УСЛОВИЕ ЗАДАЧИ
Подсчитайте, в скольких строках ниже встречается слово «with». В ответе укажите только число.

───── ФРАГМЕНТЫ ДАННЫХ ─────

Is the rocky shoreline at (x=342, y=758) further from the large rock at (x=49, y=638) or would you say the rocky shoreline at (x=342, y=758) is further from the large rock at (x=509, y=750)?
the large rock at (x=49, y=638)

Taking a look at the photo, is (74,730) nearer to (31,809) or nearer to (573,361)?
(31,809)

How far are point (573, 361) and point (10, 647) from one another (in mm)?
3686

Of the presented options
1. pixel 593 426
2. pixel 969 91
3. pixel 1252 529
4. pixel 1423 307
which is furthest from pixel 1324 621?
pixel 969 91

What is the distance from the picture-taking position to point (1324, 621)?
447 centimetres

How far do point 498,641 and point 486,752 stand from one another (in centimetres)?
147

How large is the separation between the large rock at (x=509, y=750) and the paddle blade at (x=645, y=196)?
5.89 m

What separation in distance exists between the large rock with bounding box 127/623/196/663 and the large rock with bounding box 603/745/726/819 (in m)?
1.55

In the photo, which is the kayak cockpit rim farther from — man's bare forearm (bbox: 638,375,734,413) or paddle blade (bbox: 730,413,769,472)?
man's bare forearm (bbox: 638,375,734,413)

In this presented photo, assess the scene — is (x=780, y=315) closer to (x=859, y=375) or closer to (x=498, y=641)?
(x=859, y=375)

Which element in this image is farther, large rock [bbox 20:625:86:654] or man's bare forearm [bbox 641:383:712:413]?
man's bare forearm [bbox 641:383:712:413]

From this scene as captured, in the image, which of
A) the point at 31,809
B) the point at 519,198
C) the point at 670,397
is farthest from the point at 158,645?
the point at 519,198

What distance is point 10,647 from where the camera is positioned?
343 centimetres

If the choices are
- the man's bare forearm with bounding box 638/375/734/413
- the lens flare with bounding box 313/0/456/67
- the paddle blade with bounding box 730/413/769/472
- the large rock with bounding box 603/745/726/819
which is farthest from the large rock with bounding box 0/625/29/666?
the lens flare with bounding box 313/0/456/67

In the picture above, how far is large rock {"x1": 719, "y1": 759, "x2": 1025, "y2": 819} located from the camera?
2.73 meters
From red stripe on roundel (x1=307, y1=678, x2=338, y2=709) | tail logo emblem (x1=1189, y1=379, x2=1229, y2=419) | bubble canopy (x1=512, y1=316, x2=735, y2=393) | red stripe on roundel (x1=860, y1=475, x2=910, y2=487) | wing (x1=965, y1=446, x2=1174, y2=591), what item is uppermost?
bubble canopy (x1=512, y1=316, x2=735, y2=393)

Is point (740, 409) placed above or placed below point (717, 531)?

─────

ГОТОВОЕ РЕШЕНИЕ
7